The Great Debate (India)
from The Great Debate UK:
Reports that China has asked for a discussion about reserve currencies at next week's expanded Group of Eight summit in Italy has added to confusion about whether the country wants to dethrone the dollar from its status as the world's sole reserve currency. But the very fact the issue has been pushed onto the agenda suggests that a fundamental shift is underway.
Given the U.S. government's enormous borrowing requirements over the next decade to cover the bank bailout, fiscal stimulus and deficits in Social Security and Medicare, the dollar's reserve status depends on emerging markets' continued willingness to accumulate U.S. liabilities rather than switching to other stores of value, such as the euro or the IMF's Special Drawing Right (SDR).

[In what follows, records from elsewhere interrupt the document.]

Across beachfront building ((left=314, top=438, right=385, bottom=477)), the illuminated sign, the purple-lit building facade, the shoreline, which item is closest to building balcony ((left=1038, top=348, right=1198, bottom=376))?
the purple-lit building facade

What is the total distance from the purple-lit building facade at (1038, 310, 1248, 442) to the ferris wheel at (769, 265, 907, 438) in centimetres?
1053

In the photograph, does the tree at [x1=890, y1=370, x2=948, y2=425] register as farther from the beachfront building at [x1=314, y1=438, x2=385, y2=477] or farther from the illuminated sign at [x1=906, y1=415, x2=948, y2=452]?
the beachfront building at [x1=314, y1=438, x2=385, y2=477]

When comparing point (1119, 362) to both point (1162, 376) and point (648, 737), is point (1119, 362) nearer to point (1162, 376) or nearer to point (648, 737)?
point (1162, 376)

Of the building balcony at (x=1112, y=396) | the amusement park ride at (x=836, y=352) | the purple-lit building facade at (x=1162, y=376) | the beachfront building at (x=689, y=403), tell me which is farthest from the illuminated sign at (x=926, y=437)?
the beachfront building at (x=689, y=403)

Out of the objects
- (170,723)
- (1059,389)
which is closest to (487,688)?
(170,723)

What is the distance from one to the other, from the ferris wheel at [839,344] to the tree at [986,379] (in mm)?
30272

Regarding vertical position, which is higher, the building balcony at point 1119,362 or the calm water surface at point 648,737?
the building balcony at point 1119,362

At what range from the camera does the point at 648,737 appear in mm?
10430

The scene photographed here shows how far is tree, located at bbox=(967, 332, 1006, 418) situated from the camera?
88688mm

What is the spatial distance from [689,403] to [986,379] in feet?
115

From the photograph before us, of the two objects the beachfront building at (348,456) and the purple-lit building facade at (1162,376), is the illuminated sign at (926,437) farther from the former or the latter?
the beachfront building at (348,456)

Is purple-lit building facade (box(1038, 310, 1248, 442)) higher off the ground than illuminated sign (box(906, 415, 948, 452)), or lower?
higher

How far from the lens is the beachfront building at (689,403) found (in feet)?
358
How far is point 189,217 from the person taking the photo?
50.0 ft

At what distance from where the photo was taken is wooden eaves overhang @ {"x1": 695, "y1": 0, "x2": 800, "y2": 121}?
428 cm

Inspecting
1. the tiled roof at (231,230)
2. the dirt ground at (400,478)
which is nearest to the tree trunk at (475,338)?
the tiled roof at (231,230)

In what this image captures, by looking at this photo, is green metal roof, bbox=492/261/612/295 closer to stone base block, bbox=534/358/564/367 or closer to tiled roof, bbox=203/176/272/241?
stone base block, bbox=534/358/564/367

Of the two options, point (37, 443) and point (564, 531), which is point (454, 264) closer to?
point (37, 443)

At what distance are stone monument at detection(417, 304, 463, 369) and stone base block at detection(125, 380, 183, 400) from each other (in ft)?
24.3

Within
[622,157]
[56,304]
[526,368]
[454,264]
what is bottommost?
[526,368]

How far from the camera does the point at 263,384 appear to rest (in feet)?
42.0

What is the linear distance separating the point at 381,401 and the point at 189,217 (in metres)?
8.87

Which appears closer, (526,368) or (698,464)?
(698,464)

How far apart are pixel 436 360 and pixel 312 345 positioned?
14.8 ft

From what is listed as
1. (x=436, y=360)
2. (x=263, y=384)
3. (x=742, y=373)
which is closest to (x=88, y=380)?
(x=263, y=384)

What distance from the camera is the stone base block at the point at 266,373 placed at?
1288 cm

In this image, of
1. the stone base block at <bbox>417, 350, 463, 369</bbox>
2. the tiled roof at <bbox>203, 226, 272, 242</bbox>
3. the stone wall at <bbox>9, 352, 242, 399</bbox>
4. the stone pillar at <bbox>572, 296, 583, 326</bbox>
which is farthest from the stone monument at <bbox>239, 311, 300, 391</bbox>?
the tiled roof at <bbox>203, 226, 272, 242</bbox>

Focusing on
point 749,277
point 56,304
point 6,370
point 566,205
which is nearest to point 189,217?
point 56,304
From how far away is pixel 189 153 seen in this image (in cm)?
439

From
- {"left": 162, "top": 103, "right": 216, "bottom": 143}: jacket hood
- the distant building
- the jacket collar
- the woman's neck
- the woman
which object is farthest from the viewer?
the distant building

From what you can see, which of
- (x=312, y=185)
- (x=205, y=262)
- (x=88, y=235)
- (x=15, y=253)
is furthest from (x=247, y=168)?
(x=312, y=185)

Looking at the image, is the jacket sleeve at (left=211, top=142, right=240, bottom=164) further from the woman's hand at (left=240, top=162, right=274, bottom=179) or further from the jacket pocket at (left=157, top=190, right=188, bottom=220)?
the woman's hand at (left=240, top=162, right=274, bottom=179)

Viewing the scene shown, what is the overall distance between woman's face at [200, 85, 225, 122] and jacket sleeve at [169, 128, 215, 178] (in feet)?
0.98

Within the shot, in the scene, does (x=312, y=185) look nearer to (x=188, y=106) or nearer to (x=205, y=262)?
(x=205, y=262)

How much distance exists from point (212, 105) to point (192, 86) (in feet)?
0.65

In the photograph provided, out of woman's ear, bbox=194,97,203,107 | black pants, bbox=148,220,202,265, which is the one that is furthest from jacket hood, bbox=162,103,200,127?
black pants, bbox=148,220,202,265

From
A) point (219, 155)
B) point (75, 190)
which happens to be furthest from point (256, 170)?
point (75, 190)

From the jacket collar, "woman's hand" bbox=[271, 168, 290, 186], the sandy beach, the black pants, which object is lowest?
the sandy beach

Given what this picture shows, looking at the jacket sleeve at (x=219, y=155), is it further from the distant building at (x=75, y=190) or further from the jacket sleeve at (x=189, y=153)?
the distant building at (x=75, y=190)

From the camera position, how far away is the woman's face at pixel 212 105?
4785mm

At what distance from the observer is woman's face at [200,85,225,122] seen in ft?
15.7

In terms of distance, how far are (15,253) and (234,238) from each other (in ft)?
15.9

As the largest buyer of U.S. Treasury securities, China can break the dollar's reserve currency status any time it wants. But it would risk large losses on the stock of U.S. debt that it has bought already. The resulting unstable stability is the foreign exchange version of the Cold War stalemate based on "mutually assured destruction".
Senior Chinese officials have given off mixed signals about their intentions.
When pressed, officials have indicated China will continue to stand by the dollar in the short term and denied the country has begun to diversify its official holdings. But that has not stopped People's Bank of China (PBOC) Governor Zhou Xiaochuan floating the idea of shifting to a super-sovereign currency based around the SDR.